_Passage provided_:
+ + + + +
# Cubes not happy bout final time-out, officiating



## Saint Baller (May 3, 2006)

> Cubes not happy bout final time-out, officiating
> 
> MIAMI -- Mark Cuban has plenty more reasons to be furious with NBA officials.
> 
> ...


More in link 

Oh boy, please Cubes dont do anything stupid now. In the article it said Dirk, Josh, Terry and Devin are mad. Let's hope they use controlled anger and unleash it in the right manner coming into game 6


----------



## Miamiballer2k5 (Jun 29, 2005)

I am cautiously waiting for Dirk to finally step up and explode with points  it has yet to happen but could tonight, I want to give you guys some credit because every time Jason Terry touches the ball I think "oh **** hes going to drain it" ha and usually he does. His shot is money. I hate when he is left wide open because of the double teams on Dirk.


----------



## xray (Feb 21, 2005)

ESPN was discussing a report - a she said, he said report - about Cuban's outburst on the court after Game 5. If there is something to this, we may lose an owner.

To paraphrase, Cuban reportedly screamed at David Stern, "  you,  you, *your league is rigged*!!".

If he had said, "  you,  you, this is horse , or something else about the officials, Stack's suspension, etc., you could expect a hefty fine and chalk it up to Cuban's personality. 

*But I believe it's a violation of the league's code of ethics for an owner to openly question the integrity of the league, and the punishment would be severe - up to losing ownership privilege.*


----------



## #1AntoineWalkerFan (Mar 10, 2005)

im gettin tired of hearing this so lets get things straight...the refs did not "give" the mavs their final timeout....the mavs CALLED their final timeout...howard CLEARLY signaled to the ref TO and started walking slowly to the bench...then he was like o no i didnt mean to call it...doesnt work that way josh...if you call it you call it end of story...the refs did nothing wrong


----------



## Doggpound (Nov 1, 2002)
+ + + + +
_Dataset entries_:
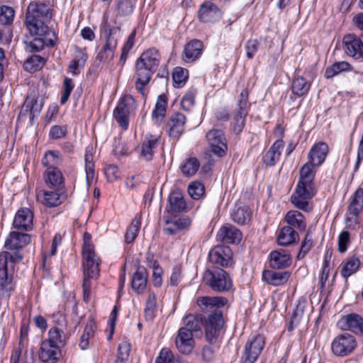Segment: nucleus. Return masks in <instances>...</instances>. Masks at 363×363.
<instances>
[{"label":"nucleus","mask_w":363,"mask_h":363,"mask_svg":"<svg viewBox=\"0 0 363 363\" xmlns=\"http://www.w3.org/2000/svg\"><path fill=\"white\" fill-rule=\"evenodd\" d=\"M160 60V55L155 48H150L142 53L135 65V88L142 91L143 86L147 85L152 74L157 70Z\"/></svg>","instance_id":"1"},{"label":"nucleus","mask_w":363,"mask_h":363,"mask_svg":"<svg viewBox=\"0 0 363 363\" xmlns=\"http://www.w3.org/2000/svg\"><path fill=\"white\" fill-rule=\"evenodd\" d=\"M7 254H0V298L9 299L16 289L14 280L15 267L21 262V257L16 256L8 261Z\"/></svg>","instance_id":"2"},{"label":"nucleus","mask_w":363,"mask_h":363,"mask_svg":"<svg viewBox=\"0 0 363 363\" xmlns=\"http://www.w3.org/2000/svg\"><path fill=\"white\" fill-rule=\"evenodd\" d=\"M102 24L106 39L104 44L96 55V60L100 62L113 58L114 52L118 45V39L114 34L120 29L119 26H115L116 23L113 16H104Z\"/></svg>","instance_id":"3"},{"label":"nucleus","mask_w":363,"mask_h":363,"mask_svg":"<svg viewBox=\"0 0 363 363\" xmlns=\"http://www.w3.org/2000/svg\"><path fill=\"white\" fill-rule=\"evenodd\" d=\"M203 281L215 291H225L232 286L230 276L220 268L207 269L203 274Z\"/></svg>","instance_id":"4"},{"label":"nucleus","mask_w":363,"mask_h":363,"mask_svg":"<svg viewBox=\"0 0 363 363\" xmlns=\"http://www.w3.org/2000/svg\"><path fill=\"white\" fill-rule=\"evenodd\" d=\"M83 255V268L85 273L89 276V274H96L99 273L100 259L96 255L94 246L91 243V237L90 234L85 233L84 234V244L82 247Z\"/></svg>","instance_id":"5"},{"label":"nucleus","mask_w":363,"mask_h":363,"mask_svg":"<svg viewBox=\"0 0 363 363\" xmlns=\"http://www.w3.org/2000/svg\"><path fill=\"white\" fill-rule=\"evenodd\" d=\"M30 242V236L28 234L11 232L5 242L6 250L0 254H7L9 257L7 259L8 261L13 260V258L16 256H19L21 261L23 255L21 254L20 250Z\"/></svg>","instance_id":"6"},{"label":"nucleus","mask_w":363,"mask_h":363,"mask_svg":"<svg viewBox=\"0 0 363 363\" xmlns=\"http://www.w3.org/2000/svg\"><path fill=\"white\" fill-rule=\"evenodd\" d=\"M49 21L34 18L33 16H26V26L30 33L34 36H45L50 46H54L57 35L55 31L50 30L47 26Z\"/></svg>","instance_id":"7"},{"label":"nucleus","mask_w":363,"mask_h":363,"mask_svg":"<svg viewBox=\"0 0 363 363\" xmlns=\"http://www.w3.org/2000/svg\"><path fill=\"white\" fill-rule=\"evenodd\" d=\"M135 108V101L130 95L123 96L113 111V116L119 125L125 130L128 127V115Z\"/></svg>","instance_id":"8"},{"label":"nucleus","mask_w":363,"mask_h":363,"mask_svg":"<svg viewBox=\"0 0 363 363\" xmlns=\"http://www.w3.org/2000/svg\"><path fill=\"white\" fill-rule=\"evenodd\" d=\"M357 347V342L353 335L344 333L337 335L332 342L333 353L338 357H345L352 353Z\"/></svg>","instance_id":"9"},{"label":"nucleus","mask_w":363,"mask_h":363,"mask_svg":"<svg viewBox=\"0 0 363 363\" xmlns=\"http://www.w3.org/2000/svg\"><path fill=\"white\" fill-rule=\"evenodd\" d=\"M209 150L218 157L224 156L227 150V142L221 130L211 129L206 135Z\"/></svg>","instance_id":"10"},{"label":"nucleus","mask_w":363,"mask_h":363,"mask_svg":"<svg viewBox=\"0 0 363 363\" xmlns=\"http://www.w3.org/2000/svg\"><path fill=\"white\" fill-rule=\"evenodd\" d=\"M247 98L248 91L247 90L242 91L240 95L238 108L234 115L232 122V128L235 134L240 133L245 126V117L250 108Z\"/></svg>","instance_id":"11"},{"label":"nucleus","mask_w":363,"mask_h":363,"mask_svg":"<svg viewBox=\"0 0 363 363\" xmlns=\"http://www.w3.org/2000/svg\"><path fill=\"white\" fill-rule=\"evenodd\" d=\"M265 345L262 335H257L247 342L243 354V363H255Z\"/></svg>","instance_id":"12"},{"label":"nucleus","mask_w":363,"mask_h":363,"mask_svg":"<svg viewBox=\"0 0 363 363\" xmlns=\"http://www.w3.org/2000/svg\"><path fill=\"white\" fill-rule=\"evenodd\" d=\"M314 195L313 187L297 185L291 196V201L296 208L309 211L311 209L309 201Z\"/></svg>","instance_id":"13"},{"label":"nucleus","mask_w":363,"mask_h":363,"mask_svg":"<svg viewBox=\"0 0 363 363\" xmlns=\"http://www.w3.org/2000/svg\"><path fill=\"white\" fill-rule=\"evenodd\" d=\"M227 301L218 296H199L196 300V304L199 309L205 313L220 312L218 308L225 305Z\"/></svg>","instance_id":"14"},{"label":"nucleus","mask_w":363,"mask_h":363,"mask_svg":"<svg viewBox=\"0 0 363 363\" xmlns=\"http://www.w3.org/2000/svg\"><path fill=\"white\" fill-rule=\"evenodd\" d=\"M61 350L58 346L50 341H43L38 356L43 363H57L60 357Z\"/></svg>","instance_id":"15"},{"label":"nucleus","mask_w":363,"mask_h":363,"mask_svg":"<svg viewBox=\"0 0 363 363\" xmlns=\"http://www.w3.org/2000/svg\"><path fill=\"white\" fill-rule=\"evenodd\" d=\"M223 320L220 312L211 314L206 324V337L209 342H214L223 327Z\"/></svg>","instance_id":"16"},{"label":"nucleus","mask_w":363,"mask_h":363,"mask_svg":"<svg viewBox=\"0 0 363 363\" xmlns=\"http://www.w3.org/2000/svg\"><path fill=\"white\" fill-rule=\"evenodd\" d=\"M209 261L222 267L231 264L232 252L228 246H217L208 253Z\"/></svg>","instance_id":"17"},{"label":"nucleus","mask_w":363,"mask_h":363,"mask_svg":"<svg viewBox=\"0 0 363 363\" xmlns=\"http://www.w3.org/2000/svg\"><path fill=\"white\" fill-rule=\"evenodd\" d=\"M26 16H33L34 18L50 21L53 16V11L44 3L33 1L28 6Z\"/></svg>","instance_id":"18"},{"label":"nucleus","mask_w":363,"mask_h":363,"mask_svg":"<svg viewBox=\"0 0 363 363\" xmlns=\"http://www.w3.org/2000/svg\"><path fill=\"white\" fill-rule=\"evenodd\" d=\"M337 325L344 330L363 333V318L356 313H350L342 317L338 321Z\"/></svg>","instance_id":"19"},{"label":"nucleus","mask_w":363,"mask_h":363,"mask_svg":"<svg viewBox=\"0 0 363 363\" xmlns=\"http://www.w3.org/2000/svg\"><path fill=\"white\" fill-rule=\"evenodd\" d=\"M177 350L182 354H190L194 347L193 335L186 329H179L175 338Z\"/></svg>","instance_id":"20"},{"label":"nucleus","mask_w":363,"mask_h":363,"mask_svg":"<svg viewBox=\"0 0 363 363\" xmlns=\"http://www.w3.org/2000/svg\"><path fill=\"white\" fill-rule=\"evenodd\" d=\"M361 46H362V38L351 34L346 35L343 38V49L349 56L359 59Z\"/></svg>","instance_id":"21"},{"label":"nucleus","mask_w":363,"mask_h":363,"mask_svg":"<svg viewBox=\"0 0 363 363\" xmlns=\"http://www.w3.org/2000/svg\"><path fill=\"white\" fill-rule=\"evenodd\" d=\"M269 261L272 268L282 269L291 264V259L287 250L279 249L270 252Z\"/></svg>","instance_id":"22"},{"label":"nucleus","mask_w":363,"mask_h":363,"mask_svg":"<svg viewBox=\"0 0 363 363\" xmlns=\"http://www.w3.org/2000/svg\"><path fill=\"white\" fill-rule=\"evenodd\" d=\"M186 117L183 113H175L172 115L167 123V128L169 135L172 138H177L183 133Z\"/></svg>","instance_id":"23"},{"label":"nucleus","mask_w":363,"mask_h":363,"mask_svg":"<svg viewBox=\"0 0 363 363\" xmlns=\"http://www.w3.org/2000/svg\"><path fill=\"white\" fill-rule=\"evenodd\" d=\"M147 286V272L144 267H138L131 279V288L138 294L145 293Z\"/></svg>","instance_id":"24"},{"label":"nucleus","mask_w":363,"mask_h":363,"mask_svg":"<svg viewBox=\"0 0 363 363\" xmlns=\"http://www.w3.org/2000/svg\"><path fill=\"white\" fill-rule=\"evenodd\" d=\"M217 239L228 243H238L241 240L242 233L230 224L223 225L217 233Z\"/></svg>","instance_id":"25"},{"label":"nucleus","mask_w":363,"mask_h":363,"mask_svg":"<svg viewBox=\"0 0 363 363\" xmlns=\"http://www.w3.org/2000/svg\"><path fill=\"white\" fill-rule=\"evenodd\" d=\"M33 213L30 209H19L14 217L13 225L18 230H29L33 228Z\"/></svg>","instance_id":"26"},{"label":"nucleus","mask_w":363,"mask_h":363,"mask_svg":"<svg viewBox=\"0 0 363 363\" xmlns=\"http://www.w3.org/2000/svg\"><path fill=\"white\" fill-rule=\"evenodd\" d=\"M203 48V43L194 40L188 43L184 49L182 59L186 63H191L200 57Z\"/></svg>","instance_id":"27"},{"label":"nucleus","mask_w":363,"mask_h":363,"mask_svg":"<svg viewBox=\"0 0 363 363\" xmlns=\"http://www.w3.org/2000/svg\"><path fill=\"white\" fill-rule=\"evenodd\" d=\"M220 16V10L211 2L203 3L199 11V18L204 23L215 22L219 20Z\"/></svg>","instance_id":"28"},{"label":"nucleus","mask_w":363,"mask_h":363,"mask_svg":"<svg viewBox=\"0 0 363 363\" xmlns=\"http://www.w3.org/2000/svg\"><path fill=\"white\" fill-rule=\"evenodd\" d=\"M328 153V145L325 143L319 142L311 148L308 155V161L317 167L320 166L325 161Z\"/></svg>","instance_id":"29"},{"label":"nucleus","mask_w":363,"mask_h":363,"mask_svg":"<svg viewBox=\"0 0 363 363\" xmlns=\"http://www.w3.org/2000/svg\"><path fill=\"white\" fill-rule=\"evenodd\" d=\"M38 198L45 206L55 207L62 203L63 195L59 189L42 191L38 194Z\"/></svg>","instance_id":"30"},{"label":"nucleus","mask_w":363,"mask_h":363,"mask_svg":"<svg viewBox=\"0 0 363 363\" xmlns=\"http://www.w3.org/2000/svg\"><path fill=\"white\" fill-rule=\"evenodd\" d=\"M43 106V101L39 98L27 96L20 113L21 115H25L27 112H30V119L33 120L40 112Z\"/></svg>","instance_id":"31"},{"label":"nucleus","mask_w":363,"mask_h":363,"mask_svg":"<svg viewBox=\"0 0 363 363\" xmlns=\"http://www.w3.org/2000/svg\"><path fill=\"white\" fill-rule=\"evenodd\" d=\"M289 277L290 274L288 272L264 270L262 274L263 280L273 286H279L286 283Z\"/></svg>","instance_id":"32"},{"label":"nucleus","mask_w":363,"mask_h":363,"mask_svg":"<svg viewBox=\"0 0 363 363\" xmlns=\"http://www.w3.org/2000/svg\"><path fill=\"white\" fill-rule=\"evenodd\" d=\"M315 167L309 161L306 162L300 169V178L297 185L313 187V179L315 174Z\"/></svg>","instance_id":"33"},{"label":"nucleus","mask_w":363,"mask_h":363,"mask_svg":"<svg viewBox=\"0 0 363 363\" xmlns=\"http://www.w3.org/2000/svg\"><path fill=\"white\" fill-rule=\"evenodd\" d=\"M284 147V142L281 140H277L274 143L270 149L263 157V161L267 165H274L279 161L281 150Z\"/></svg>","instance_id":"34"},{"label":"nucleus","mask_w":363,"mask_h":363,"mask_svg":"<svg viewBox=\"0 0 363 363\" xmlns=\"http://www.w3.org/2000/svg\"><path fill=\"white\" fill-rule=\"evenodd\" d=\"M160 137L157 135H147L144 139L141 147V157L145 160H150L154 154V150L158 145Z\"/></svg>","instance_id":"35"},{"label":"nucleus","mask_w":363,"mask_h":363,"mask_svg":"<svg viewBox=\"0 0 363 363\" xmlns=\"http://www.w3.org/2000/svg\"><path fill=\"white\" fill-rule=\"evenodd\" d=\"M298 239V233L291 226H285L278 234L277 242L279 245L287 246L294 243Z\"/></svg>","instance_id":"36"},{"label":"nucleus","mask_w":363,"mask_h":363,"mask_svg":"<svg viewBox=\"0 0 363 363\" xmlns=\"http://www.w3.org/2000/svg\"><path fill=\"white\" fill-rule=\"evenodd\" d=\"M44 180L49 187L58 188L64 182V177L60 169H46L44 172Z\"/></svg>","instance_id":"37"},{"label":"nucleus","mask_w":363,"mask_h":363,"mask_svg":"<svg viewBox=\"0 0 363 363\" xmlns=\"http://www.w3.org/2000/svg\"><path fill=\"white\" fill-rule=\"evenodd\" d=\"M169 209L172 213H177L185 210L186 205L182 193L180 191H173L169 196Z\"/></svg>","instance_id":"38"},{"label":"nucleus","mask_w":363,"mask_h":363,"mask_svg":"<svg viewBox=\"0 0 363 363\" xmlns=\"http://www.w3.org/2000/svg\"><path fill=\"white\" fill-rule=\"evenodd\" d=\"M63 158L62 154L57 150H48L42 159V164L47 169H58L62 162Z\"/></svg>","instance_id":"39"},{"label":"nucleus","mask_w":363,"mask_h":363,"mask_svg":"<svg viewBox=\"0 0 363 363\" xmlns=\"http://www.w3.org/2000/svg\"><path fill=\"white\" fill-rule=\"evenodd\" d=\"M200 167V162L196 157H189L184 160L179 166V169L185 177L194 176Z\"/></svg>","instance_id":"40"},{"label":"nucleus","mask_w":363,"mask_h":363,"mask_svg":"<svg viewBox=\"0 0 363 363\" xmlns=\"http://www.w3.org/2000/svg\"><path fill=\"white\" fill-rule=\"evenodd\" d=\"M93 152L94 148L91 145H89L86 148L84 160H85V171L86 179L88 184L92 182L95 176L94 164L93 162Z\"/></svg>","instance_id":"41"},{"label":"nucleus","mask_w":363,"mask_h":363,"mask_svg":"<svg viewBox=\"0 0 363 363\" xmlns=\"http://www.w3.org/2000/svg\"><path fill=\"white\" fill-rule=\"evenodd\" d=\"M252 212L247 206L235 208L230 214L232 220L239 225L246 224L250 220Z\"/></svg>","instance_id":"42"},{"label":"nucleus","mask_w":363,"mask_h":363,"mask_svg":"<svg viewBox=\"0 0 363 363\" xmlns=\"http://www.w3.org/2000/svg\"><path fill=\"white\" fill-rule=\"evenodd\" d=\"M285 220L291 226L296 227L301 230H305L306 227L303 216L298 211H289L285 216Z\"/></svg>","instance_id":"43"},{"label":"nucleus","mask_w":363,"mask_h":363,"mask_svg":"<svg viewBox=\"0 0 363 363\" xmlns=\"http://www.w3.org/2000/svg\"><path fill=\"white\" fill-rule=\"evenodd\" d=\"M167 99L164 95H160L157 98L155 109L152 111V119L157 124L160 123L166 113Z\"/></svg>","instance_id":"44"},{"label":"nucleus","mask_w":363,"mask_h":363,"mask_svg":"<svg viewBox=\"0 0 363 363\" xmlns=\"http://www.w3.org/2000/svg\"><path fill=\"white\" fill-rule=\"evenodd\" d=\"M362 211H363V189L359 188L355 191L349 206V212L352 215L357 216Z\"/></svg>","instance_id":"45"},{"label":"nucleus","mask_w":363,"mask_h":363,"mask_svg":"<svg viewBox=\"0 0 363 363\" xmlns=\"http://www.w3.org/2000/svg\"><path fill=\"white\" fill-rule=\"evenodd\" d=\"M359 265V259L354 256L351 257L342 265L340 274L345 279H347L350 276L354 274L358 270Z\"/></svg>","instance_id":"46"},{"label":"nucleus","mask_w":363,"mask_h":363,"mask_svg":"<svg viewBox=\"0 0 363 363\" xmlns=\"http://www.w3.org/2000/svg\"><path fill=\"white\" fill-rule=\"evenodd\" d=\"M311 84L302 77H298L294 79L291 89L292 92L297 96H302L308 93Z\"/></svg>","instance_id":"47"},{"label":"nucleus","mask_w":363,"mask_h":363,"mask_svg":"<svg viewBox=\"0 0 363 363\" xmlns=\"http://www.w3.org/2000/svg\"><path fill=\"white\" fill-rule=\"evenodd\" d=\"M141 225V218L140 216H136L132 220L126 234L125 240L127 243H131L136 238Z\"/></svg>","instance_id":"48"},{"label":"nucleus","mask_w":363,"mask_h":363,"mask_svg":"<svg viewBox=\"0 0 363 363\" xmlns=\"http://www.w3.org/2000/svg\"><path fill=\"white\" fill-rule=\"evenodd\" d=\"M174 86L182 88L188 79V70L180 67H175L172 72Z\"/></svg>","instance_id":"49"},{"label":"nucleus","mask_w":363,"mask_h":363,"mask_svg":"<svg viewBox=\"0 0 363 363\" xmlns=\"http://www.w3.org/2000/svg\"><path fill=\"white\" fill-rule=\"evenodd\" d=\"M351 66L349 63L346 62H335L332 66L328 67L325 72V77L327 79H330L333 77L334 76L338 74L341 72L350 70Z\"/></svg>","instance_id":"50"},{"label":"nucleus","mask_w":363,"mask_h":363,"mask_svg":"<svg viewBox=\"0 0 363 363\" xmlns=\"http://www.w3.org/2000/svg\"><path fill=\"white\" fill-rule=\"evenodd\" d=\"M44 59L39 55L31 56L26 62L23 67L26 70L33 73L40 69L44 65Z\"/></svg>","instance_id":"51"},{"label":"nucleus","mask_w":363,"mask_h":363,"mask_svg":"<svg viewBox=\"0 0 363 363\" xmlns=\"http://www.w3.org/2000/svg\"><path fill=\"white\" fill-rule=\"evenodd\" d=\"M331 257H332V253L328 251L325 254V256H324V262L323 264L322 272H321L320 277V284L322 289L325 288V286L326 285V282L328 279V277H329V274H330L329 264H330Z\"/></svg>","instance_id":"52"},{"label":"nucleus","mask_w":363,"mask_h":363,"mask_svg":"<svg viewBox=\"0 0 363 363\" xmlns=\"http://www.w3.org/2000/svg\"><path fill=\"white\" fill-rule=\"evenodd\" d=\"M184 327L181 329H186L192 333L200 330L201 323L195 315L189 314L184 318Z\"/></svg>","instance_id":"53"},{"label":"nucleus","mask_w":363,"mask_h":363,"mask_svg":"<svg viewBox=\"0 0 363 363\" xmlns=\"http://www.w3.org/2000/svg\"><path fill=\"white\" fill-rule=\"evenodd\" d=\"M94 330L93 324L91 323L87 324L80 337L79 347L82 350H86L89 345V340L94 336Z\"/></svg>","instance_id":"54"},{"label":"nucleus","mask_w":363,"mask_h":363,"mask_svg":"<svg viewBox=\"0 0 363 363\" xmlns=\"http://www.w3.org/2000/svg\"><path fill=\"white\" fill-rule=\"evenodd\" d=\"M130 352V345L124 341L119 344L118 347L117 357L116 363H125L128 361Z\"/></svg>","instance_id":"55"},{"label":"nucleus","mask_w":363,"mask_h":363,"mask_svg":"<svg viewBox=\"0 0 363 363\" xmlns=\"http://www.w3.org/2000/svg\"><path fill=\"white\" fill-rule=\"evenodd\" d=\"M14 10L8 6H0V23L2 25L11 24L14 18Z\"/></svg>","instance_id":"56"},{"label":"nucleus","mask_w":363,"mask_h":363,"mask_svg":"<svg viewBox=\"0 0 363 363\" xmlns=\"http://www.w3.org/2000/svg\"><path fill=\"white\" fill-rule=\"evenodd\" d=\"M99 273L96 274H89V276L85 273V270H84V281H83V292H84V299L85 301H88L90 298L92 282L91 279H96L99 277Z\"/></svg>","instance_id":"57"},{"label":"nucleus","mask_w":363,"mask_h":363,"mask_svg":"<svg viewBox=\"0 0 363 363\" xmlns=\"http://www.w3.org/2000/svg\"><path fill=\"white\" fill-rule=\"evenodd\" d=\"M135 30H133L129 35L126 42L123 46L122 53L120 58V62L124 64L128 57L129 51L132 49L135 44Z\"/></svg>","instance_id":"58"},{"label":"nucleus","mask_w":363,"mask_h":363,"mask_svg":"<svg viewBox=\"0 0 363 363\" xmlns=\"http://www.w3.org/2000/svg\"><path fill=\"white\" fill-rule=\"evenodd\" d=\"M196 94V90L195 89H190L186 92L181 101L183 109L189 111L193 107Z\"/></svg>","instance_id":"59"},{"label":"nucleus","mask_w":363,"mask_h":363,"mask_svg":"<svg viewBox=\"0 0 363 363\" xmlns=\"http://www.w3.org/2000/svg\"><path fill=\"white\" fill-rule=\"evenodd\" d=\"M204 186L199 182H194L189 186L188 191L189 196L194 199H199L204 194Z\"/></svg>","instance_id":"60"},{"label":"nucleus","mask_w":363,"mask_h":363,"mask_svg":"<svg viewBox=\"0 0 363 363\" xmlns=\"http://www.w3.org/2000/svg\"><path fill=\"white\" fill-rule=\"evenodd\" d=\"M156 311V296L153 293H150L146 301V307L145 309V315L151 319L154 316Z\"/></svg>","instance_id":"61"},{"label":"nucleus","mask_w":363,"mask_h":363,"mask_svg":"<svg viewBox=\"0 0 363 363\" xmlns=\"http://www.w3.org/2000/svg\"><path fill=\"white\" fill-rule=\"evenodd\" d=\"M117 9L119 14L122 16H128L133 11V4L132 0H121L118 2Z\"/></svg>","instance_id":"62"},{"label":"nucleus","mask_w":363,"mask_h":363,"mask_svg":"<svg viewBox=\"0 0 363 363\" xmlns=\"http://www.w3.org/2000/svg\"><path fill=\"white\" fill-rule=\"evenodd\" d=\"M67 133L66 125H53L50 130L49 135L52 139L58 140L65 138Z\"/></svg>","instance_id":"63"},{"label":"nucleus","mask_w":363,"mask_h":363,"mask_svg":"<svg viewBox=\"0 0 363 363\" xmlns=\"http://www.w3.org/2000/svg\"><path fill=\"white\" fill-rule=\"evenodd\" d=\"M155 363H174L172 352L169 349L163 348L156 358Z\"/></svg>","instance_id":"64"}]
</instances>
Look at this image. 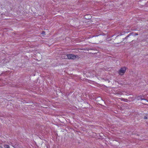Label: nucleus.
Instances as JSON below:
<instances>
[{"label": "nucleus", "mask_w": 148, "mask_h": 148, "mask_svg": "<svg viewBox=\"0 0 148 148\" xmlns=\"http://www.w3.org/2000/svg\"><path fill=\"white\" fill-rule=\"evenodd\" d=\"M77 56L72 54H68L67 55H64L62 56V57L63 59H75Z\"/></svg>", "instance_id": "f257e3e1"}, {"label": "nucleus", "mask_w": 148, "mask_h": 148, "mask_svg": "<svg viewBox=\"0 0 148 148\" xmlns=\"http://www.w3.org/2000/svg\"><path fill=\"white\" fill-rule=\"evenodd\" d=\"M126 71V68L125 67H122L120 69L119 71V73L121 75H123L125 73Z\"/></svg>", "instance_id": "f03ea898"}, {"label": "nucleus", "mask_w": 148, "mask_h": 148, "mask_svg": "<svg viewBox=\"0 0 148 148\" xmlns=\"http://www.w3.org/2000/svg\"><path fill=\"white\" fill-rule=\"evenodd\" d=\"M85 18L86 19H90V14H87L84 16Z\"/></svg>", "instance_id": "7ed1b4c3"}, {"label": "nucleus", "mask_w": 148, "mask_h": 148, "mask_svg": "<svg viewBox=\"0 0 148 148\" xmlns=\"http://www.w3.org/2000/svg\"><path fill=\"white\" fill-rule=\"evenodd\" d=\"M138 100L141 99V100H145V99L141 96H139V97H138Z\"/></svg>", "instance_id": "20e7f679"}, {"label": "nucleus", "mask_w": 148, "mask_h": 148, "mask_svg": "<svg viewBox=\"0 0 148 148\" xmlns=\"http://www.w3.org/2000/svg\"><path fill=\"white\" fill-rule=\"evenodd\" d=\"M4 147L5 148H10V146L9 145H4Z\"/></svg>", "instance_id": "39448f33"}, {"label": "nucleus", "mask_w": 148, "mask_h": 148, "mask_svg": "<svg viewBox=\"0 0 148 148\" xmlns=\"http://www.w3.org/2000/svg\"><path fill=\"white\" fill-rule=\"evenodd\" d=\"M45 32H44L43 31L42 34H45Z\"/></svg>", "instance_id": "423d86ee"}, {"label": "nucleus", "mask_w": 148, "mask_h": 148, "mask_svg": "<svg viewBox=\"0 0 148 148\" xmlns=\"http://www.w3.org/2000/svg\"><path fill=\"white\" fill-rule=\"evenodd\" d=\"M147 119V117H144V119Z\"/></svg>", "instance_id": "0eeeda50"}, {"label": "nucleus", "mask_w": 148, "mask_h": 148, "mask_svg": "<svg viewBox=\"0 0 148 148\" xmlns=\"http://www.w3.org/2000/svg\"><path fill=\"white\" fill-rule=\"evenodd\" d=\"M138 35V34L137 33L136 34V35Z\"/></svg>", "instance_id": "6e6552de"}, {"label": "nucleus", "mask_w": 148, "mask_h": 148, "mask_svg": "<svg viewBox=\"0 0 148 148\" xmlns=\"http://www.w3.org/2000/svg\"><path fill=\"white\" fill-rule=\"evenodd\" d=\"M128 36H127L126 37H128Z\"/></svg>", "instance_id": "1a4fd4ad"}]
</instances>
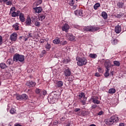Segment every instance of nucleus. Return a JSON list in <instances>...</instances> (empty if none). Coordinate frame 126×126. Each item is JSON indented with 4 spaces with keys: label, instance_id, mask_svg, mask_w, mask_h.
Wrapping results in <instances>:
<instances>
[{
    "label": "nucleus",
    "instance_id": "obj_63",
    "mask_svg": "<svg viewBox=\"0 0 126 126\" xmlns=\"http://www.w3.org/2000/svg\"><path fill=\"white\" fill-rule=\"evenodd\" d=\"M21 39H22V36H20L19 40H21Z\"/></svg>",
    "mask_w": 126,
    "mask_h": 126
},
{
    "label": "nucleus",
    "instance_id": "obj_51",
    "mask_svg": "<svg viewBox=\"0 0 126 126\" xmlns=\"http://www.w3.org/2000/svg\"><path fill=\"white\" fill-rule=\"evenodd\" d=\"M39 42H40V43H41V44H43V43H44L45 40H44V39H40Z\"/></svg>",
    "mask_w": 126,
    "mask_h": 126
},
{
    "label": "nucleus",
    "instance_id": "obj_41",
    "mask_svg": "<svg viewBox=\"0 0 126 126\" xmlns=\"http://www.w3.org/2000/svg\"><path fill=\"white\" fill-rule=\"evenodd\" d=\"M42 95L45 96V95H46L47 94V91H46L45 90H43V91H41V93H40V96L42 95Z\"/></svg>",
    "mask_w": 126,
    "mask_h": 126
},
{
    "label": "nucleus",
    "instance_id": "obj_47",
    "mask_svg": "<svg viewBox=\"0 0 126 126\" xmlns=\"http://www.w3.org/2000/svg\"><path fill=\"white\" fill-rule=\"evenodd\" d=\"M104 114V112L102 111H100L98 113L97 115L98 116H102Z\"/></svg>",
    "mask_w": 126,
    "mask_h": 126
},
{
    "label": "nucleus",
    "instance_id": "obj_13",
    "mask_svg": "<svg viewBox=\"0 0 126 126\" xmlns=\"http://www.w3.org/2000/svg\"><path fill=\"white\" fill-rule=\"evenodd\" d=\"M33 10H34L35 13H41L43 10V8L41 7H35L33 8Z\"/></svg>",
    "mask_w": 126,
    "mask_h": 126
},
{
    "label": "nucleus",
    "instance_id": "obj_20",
+ + + + +
_Written instruction_: Could you pick up the forum thread on Mark Cuban's anger over the final timeout and officiating, continuing from its last line?

_Written response_:
http://www.miami.com/mld/miamiherald/news/columnists/14856564.htm

Here's the article everyone is referencing this morning.

Cote said he heard it from an impeccable source of his, who heard it from an official at the scorers table. Third hand, but he wrote it so I guess he stands by it.


----------



## edwardcyh (Dec 13, 2005)

Heard it on radio today saying something like "because the quotes were 3rd party, and, because the quotes were buried in paragraph 10, credibility is questionable."

Something this big should have made the 1st 3 paragraphs, but Cuban's most recent blog entry surely didn't help.

:raised_ey


----------



## Saint Baller (May 3, 2006)

#1AntoineWalkerFan said:


> im gettin tired of hearing this so lets get things straight...the refs did not "give" the mavs their final timeout....the mavs CALLED their final timeout...howard CLEARLY signaled to the ref TO and started walking slowly to the bench...then he was like o no i didnt mean to call it...doesnt work that way josh...if you call it you call it end of story...the refs did nothing wrong


 No body is talking about that, we are talking about our owner...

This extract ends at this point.